GIVEN PROBLEM:
Please repeat the passage of the Castellucci "Hyperion" review that opens with the words containing "Angela Winkler in Castellucci’s" and closes with "a massive projection.", changing "polizei" to "police".

SELECTED EXTRACT:
+ + +

After about twenty minutes we were admitted back into the theater. The stage now looked like a more familiar Castellucci set: a huge white cube with small white objects center stage – a bed, a nightstand, a pedestal. Slides are projected that tell the story of an old injured dog with cataracts that has been cast for tonight’s performance. The dog is led onstage and cued to react (looking in different directions, barking) from offstage as nouns appear in large projections on the three walls of the white cube. Eventually the dog is led offstage and a young girl in street clothes led to the stage by a woman, possibly her mother. The girl removes her outer garments until she is clad only in a classical white robe, wearing a garland of gold. She strikes a pose on the white pedestal and proceeds to intone sections of the Hölderlin text in a hushed whisper, heavily miked. She strikes one iconic pose after another, running through the physical vocabulary of Classical statuary.

After a few minutes the young girl is joined onstage by a young woman who eventually replaces the young girl, appearing naked and painted white as she picks up the text. After a certain time she steps down from the pedestal, removes her clothing, cuts her hair and puts on a new costume – a white shirt and loose grey pants, abstract but reminiscent of what one might imagine to be the uniform of a Romantic poet. They young woman is replaced by a middle aged woman and she, in turn, is replaced by a more mature woman, the remarkable Angela Winkler.

Angela Winkler in Pose vor farbverschmiertem Wolkendunst © Arno Declair

Angela Winkler in Castellucci’s “Hyperion” © Arno Declair

As I recall, Winkler concludes her speech and thus the mortal life of the individual poet. I didn’t take notes but I recall that it was at this point there was a transition where the original apartment set was nudged in from the wings, framing the center white cube but never fully intruding. We see the polizei on the periphery but they never fully enter the white space. And then time passes – literally. Words projected on the back wall convey the passing of time – 10 minutes, 10 years, a thousand years, millenia, eons, ages and ages until we find ourselves back again in a new white space, smaller than before, closer to the foot of the stage and arrayed differently. Eva Meckbach takes the stage with an ocular microscope and a vibrator, continuing the recitation of Hölderlin’s text in front of a massive projection.

+ + +

DATASET EXCERPTS:
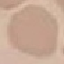
malaria status = uninfected
image type = automatically extracted cell patch, resized to 64 × 64 pixels
capture = smartphone through the microscope eyepiece
preparation = thin blood film
stain = Giemsa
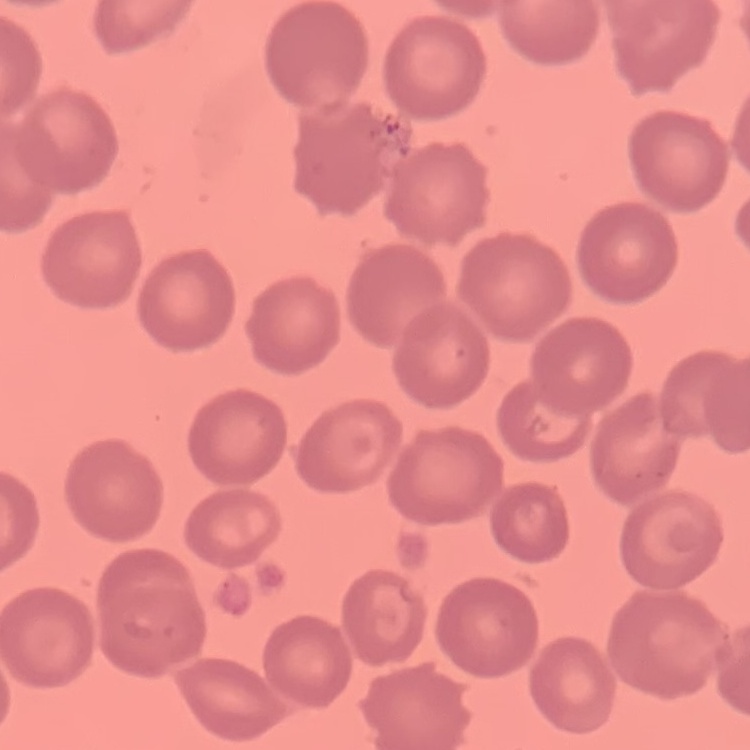

Summary:
  - Erythrocyte morphology: no rouleaux formation
  - Preparation: thin blood smear
  - Stain: Field's or Giemsa
  - Image type: square crop of a larger photomicrograph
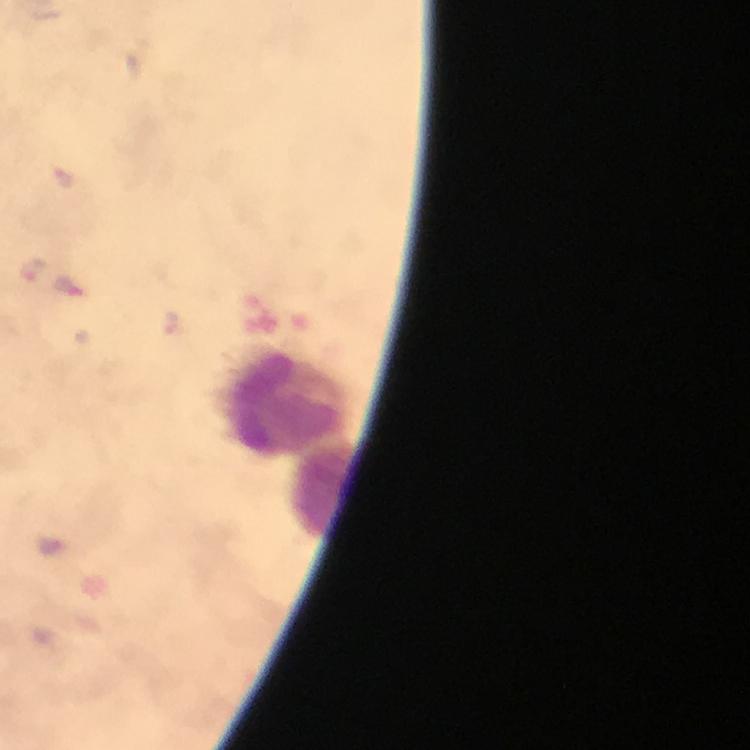

{
  "magnification": "100x",
  "capture": "smartphone mounted on the microscope",
  "immersion_oil": "used",
  "preparation": "thick blood film",
  "stain": "Giemsa",
  "context": "from a diagnostic examination for malaria",
  "plasmodium_parasite_locations": "approximate centers as (x, y) in pixels: (32, 269), (69, 287), (51, 546)",
  "cropped_from": "one field of view",
  "leukocyte_locations": "approximate centers as (x, y) in pixels: (286, 405), (321, 491)",
  "image_size": "750×750 pixels"
}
State the blood parasite species.
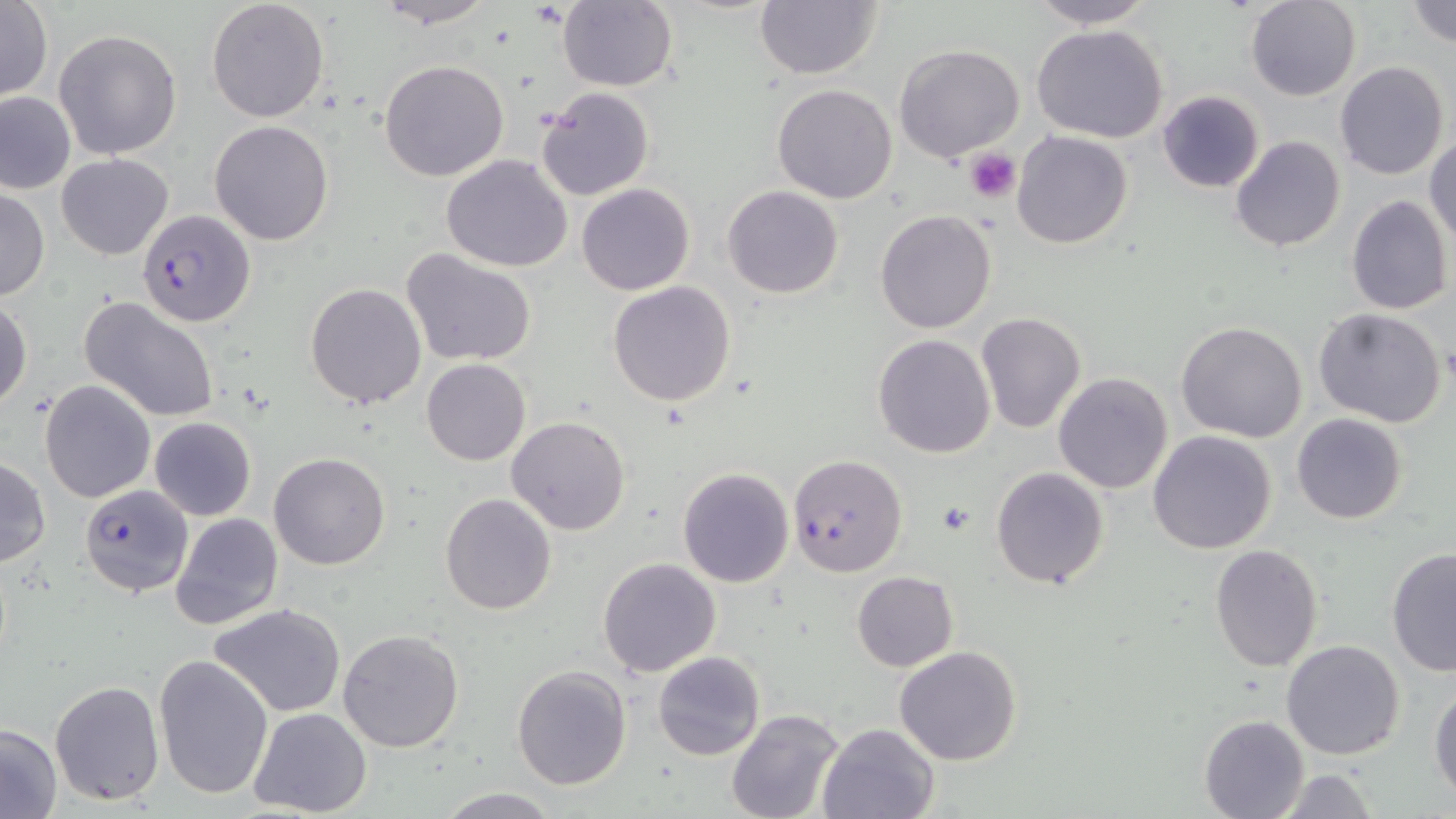
Plasmodium falciparum.

uninfected_red_blood_cell_locations: 'approximate bounding boxes as (x1,y1)-(x2,y2) corner pairs in pixels: (206,0)-(330,121), (372,0)-(496,29), (1026,0)-(1156,29), (1245,0)-(1362,102), (1407,0)-(1456,47), (0,1)-(52,102), (556,1)-(677,90), (754,1)-(883,80), (1030,25)-(1172,144), (54,29)-(182,159), (894,44)-(1025,164), (379,60)-(510,182), (1335,61)-(1449,182), (771,84)-(898,204), (537,86)-(653,200), (0,89)-(75,194), (1158,90)-(1265,192), (210,120)-(332,246), (1012,131)-(1133,248), (1427,133)-(1456,250), (1229,135)-(1346,254), (56,153)-(174,259), (442,155)-(574,271), (577,183)-(694,295), (722,185)-(846,298), (0,189)-(49,301), (1345,195)-(1453,315), (874,210)-(997,334), (401,249)-(538,368), (609,281)-(737,406), (305,282)-(426,407), (79,296)-(221,423), (0,298)-(32,411), (1312,307)-(1449,427), (975,312)-(1086,435), (1176,321)-(1309,442), (872,334)-(996,457), (422,358)-(530,467), (1053,372)-(1175,493), (40,381)-(156,503), (1292,413)-(1407,524), (149,416)-(256,521), (506,417)-(631,535), (1148,430)-(1276,554), (269,453)-(390,571), (0,455)-(50,568), (678,466)-(794,586), (991,467)-(1109,588), (440,493)-(557,614), (169,511)-(283,629), (1210,543)-(1323,671), (1385,548)-(1456,676), (598,556)-(721,677), (852,571)-(957,671), (209,604)-(347,717), (338,629)-(465,753), (1281,639)-(1405,759), (894,646)-(1023,767), (653,650)-(765,760), (152,654)-(274,800), (510,664)-(633,790), (49,679)-(164,805), (1429,683)-(1455,801), (248,707)-(373,818), (726,709)-(845,819), (1198,714)-(1308,819), (818,721)-(941,818), (0,724)-(62,816), (1270,767)-(1379,819), (433,788)-(566,818)'
plasmodium_falciparum_infected_red_blood_cell_locations: 'approximate bounding boxes as (x1,y1)-(x2,y2) corner pairs in pixels: (137,210)-(256,327), (787,454)-(908,576), (79,483)-(192,597)'
modality: optical microscopy
stain: May-Grünwald-Giemsa
field_of_view: one of a larger specimen
platelet_locations: 'approximate bounding boxes as (x1,y1)-(x2,y2) corner pairs in pixels: (963,149)-(1022,203), (934,501)-(976,538)'
preparation: thin blood smear
magnification: 1000x
image_size: 1456×819 pixels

+ + +

ANSWER IN FULL:
Angela Winkler in Castellucci’s “Hyperion” © Arno Declair

As I recall, Winkler concludes her speech and thus the mortal life of the individual poet. I didn’t take notes but I recall that it was at this point there was a transition where the original apartment set was nudged in from the wings, framing the center white cube but never fully intruding. We see the police on the periphery but they never fully enter the white space. And then time passes – literally. Words projected on the back wall convey the passing of time – 10 minutes, 10 years, a thousand years, millenia, eons, ages and ages until we find ourselves back again in a new white space, smaller than before, closer to the foot of the stage and arrayed differently. Eva Meckbach takes the stage with an ocular microscope and a vibrator, continuing the recitation of Hölderlin’s text in front of a massive projection.